**RAW DATA:**
____________________

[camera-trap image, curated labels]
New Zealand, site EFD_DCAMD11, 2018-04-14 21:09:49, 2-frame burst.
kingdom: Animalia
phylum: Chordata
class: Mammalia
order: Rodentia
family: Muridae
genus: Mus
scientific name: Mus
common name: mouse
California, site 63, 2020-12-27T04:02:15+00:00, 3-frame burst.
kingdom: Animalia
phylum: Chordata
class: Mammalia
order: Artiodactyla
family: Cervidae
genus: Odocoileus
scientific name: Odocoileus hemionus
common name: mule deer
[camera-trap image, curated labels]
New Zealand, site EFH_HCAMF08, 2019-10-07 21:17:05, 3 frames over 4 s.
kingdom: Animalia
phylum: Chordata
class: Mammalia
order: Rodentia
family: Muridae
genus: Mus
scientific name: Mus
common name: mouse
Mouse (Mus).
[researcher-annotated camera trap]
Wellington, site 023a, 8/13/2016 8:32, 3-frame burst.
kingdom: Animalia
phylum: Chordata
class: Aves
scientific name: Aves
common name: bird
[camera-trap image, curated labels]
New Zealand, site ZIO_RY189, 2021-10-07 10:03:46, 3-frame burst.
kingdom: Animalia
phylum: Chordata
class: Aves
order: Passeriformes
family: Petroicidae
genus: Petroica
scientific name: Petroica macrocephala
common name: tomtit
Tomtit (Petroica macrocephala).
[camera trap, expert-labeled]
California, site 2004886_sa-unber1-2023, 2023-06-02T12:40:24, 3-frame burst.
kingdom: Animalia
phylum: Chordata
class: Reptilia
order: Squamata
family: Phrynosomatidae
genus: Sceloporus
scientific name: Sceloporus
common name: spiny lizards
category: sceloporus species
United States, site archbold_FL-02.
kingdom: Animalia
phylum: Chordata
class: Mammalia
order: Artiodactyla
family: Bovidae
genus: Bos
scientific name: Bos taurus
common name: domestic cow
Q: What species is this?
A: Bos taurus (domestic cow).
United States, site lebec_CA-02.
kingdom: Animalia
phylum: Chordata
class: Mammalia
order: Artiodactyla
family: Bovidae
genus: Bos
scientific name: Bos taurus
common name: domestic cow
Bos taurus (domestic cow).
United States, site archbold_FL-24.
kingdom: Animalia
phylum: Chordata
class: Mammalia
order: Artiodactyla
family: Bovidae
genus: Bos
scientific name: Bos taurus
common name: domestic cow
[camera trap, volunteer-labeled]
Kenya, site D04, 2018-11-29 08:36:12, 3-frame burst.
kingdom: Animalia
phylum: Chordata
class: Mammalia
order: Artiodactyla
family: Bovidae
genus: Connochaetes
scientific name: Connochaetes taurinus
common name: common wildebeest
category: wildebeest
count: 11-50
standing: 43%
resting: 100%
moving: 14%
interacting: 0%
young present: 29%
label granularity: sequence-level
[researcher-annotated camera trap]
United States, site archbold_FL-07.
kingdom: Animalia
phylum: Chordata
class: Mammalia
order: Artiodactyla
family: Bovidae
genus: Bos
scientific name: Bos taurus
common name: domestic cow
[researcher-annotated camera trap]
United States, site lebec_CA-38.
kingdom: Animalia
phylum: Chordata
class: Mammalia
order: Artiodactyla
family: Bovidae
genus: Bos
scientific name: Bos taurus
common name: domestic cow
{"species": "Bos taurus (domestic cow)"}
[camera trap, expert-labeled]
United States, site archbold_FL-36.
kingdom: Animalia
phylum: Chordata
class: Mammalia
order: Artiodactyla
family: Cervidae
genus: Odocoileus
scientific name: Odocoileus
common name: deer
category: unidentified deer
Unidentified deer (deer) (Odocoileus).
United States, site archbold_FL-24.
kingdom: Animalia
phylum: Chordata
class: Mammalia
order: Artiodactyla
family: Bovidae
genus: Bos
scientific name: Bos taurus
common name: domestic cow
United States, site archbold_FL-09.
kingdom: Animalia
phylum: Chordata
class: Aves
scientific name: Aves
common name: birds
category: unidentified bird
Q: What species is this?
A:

____________________

**INSTRUCTIONS FOR THE TASK:** Show me every line in the data above that includes "species".

**FINISHED EXERCISE:**
category: sceloporus species
Q: What species is this?
{"species": "Bos taurus (domestic cow)"}
Q: What species is this?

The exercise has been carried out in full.